*** Given records Section Begins ***
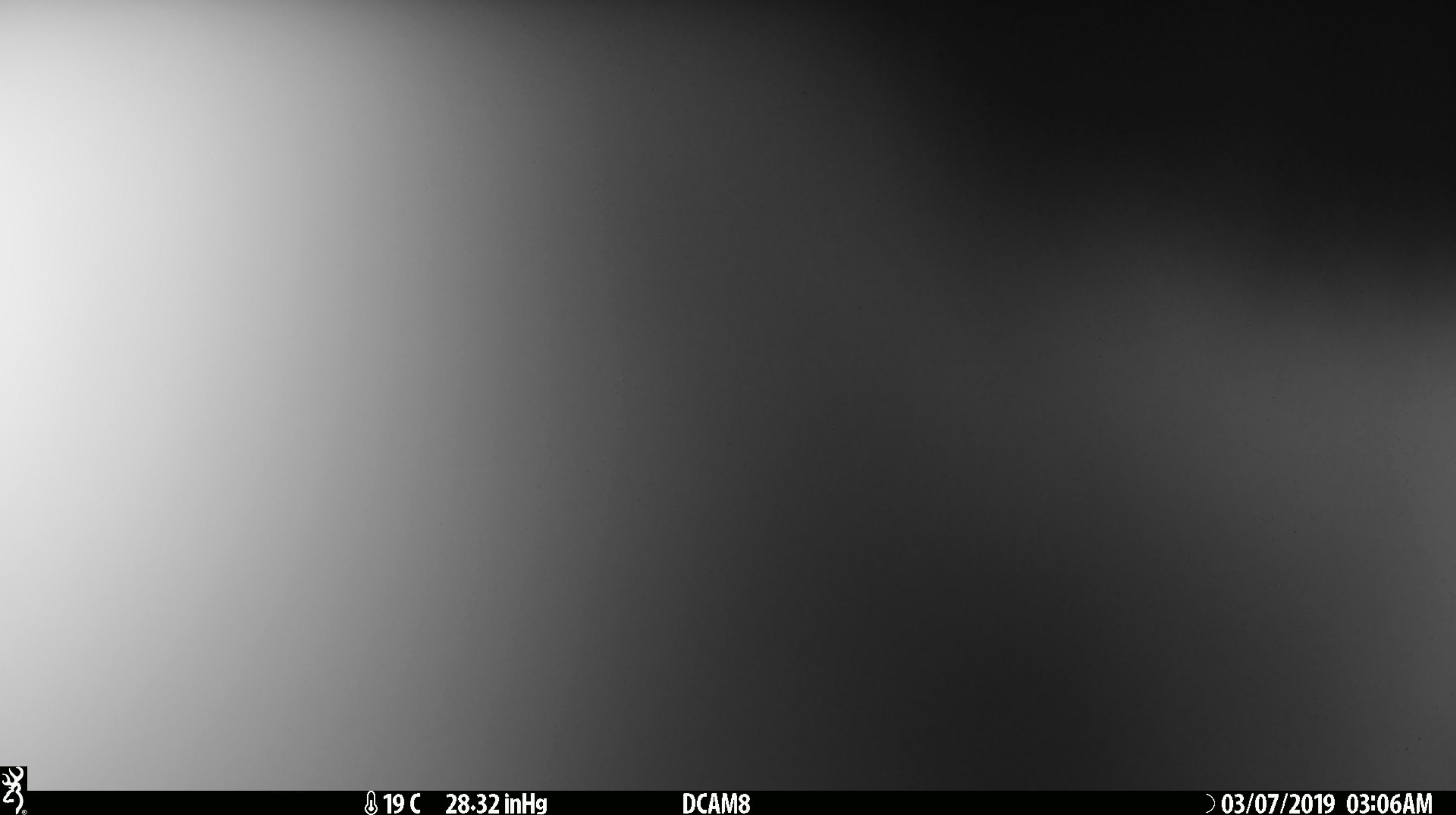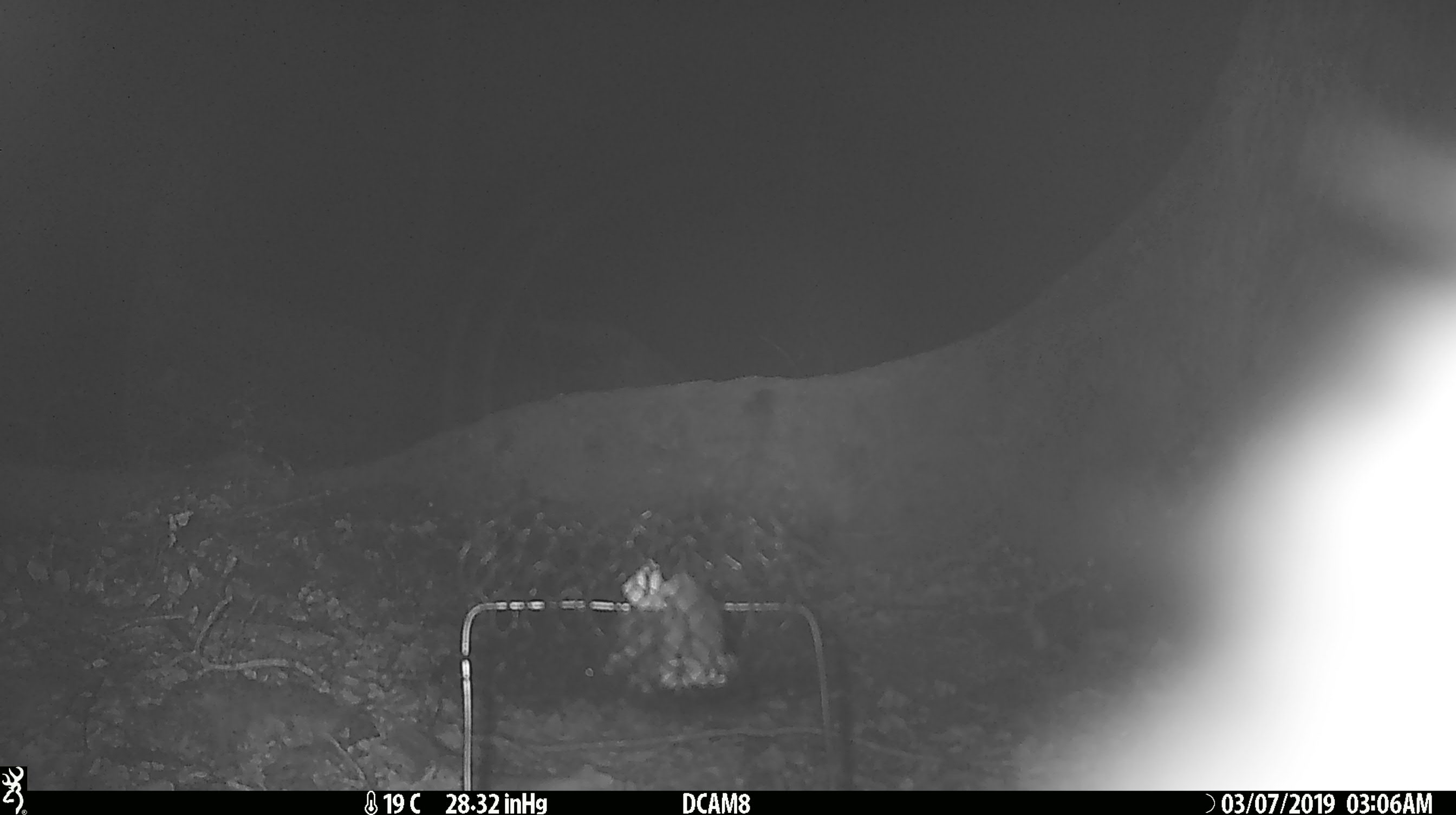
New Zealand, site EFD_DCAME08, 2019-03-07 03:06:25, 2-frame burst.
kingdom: Animalia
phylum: Chordata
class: Mammalia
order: Diprotodontia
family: Phalangeridae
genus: Trichosurus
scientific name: Trichosurus vulpecula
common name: common brushtail possum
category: possum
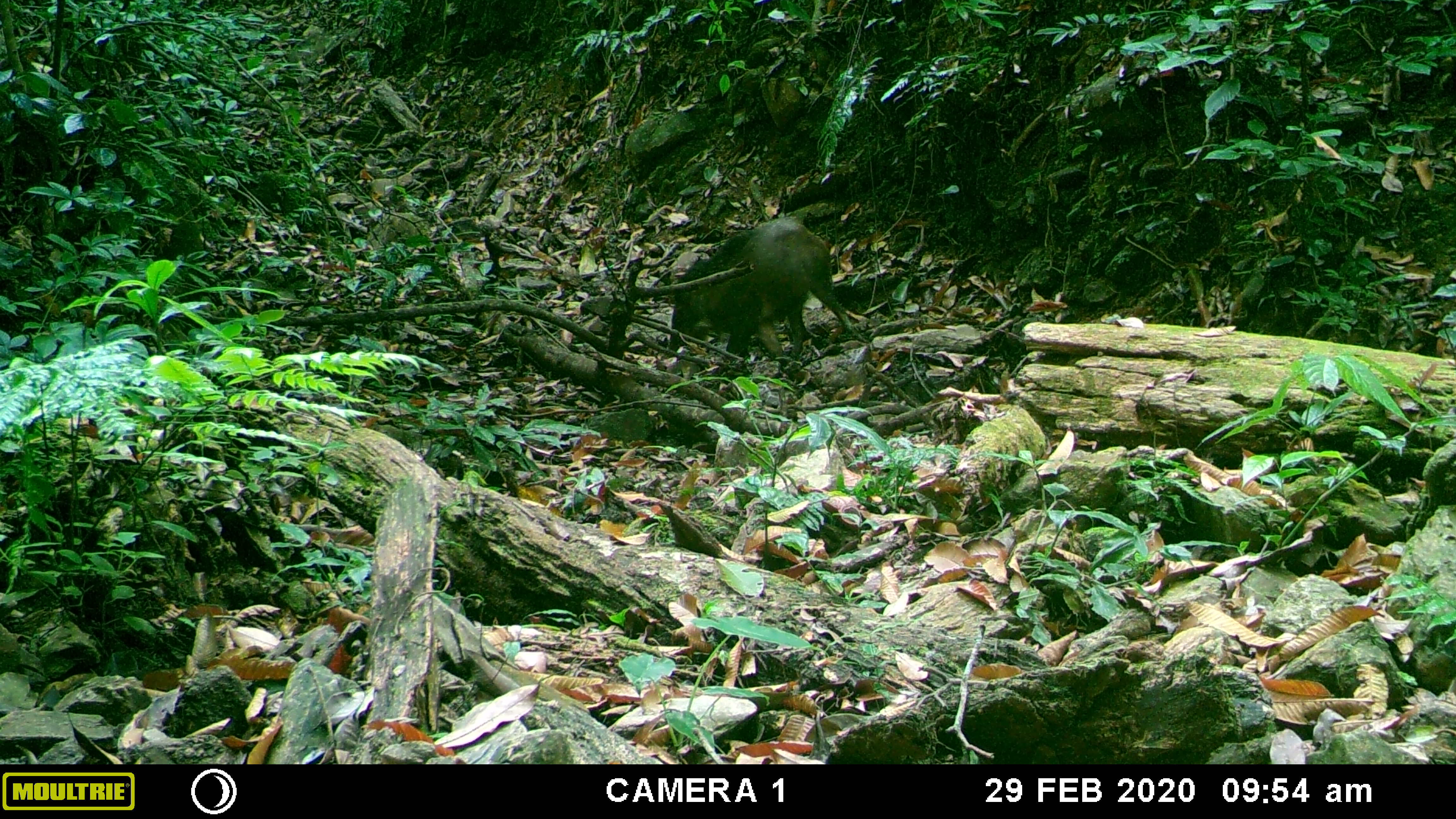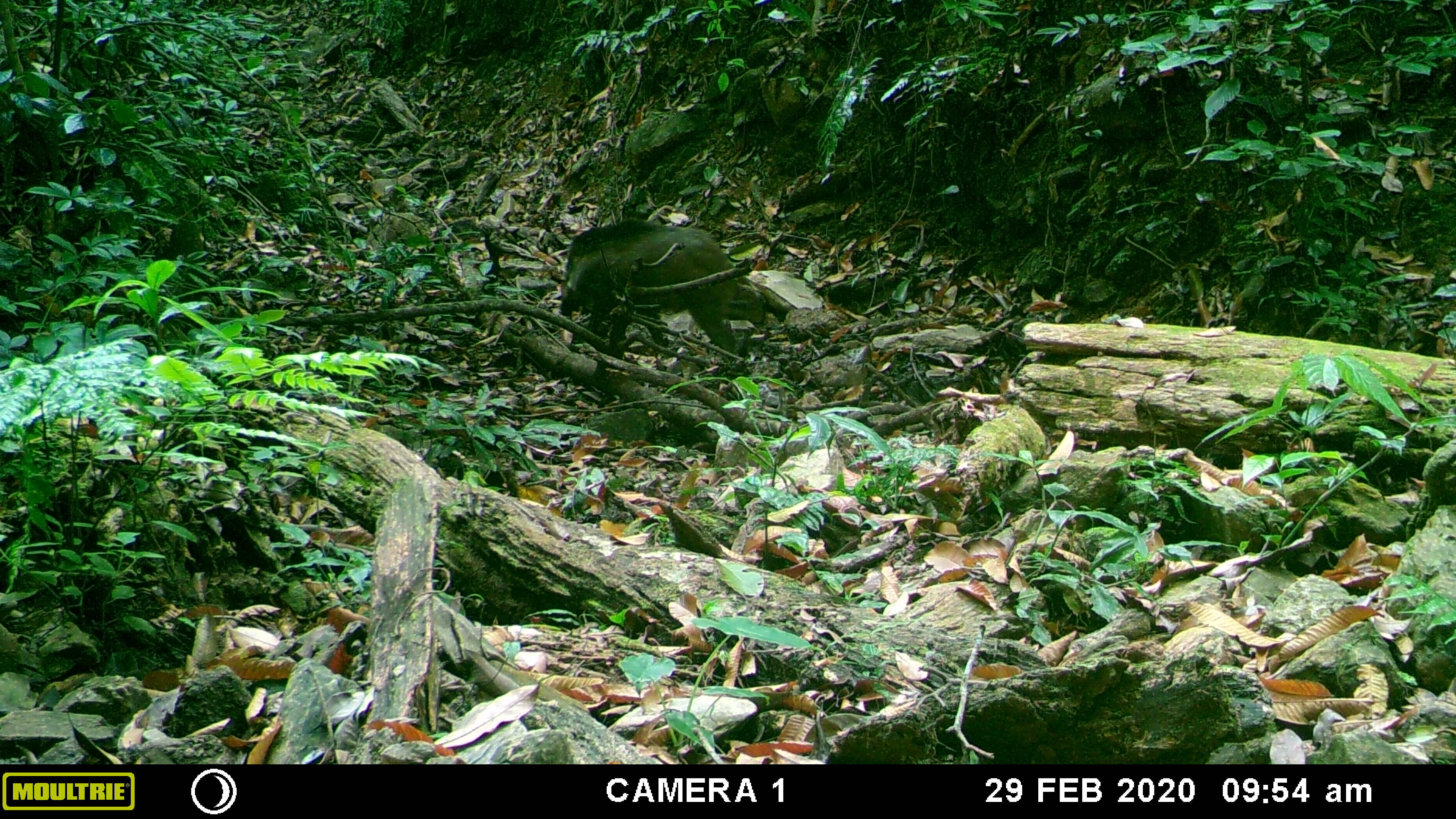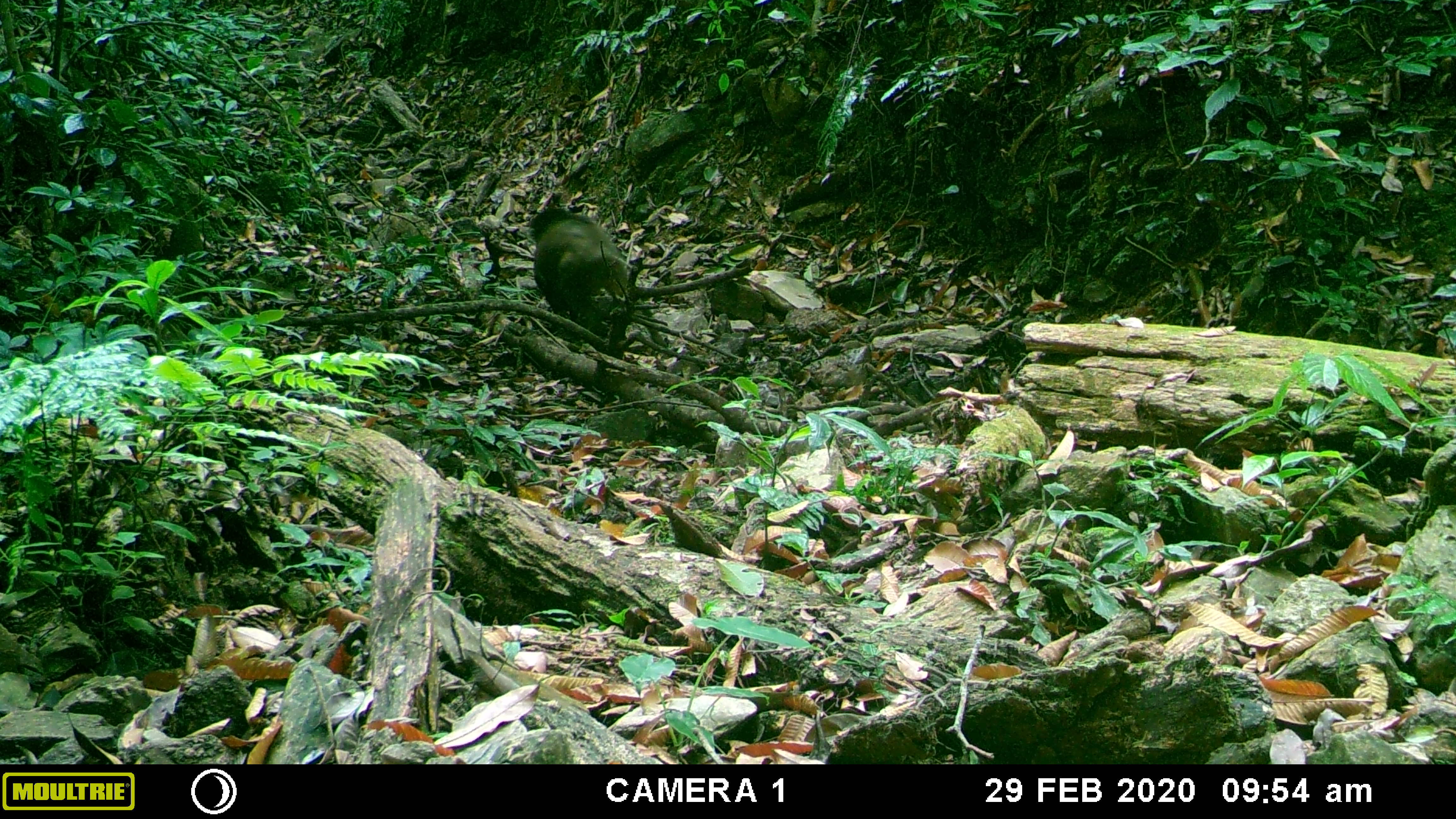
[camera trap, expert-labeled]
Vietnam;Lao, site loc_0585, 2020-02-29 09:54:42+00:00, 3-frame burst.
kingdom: Animalia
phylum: Chordata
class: Mammalia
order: Artiodactyla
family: Suidae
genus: Sus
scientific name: Sus scrofa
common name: eurasian wild pig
Eurasian wild pig (Sus scrofa). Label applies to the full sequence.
*** Given records Section Ends ***
- Aim of the task -
Your reply must hold only the lines from the line containing "genus: Trichosurus" through the end of the records above, written out exactly, both ends included, with no pictures, please.

- The answer -
genus: Trichosurus
scientific name: Trichosurus vulpecula
common name: common brushtail possum
category: possum
[camera trap, expert-labeled]
Vietnam;Lao, site loc_0585, 2020-02-29 09:54:42+00:00, 3-frame burst.
kingdom: Animalia
phylum: Chordata
class: Mammalia
order: Artiodactyla
family: Suidae
genus: Sus
scientific name: Sus scrofa
common name: eurasian wild pig
Eurasian wild pig (Sus scrofa). Label applies to the full sequence.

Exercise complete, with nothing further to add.